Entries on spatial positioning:
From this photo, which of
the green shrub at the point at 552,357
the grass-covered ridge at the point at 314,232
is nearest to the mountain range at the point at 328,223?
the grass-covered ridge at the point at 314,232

**Exercise goal:** Can you reproduce every one of the records above word for word, with nothing changed?

**Solution to this task:**
From this photo, which of
the green shrub at the point at 552,357
the grass-covered ridge at the point at 314,232
is nearest to the mountain range at the point at 328,223?
the grass-covered ridge at the point at 314,232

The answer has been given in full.